[Records from a spatial question set]
* Start *

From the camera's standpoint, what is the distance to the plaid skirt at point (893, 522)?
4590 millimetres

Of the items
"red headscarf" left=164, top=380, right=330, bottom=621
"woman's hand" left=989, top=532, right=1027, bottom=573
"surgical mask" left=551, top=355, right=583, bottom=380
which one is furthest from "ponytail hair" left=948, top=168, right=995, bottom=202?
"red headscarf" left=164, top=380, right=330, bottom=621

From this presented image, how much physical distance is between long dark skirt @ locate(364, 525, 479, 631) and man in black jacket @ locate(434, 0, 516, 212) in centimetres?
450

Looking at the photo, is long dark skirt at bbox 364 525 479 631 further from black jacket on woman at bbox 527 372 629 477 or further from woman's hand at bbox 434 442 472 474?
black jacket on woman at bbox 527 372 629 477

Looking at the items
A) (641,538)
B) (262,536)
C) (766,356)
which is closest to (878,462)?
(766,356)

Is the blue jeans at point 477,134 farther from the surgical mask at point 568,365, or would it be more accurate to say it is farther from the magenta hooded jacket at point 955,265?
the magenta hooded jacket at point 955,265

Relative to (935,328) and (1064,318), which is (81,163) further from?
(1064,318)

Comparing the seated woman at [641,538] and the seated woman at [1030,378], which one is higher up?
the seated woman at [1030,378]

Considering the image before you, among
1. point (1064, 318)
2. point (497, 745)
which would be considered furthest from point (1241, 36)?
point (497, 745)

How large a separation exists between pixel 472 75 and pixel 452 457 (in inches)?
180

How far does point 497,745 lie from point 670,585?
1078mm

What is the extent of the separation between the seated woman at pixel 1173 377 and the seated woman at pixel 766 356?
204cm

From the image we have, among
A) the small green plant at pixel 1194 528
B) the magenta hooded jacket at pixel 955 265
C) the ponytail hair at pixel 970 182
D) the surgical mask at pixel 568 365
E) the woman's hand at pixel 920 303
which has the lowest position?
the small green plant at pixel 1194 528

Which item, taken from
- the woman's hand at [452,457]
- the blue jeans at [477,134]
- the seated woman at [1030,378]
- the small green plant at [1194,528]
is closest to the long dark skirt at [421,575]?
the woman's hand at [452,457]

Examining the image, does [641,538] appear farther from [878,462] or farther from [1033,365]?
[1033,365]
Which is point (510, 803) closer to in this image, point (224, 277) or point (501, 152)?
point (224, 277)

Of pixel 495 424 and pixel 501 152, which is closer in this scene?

* End *

#### EXERCISE:
Rewrite every line of the material above as a single numbered list, omitting the blank lines.

#### CORRECT OUTPUT:
1. From the camera's standpoint, what is the distance to the plaid skirt at point (893, 522)?
2. 4590 millimetres
3. Of the items
4. "red headscarf" left=164, top=380, right=330, bottom=621
5. "woman's hand" left=989, top=532, right=1027, bottom=573
6. "surgical mask" left=551, top=355, right=583, bottom=380
7. which one is furthest from "ponytail hair" left=948, top=168, right=995, bottom=202?
8. "red headscarf" left=164, top=380, right=330, bottom=621
9. From this presented image, how much physical distance is between long dark skirt @ locate(364, 525, 479, 631) and man in black jacket @ locate(434, 0, 516, 212) in centimetres?
10. 450
11. Looking at the photo, is long dark skirt at bbox 364 525 479 631 further from black jacket on woman at bbox 527 372 629 477 or further from woman's hand at bbox 434 442 472 474?
12. black jacket on woman at bbox 527 372 629 477
13. Looking at the items
14. A) (641,538)
15. B) (262,536)
16. C) (766,356)
17. which is closest to (878,462)?
18. (766,356)
19. Is the blue jeans at point 477,134 farther from the surgical mask at point 568,365, or would it be more accurate to say it is farther from the magenta hooded jacket at point 955,265?
20. the magenta hooded jacket at point 955,265
21. Relative to (935,328) and (1064,318), which is (81,163) further from?
22. (1064,318)
23. Comparing the seated woman at [641,538] and the seated woman at [1030,378], which one is higher up?
24. the seated woman at [1030,378]
25. Considering the image before you, among
26. 1. point (1064, 318)
27. 2. point (497, 745)
28. which would be considered furthest from point (1241, 36)?
29. point (497, 745)
30. How large a separation exists between pixel 472 75 and pixel 452 457 (in inches)?
31. 180
32. How far does point 497,745 lie from point 670,585?
33. 1078mm
34. What is the extent of the separation between the seated woman at pixel 1173 377 and the seated woman at pixel 766 356?
35. 204cm
36. From the image we have, among
37. A) the small green plant at pixel 1194 528
38. B) the magenta hooded jacket at pixel 955 265
39. C) the ponytail hair at pixel 970 182
40. D) the surgical mask at pixel 568 365
41. E) the woman's hand at pixel 920 303
42. which has the lowest position?
43. the small green plant at pixel 1194 528
44. Which item, taken from
45. - the woman's hand at [452,457]
46. - the blue jeans at [477,134]
47. - the seated woman at [1030,378]
48. - the small green plant at [1194,528]
49. is closest to the long dark skirt at [421,575]?
50. the woman's hand at [452,457]
51. Examining the image, does [641,538] appear farther from [878,462] or farther from [1033,365]?
52. [1033,365]
53. Which is point (510, 803) closer to in this image, point (224, 277) or point (501, 152)?
54. point (224, 277)
55. Of pixel 495 424 and pixel 501 152, which is closer in this scene?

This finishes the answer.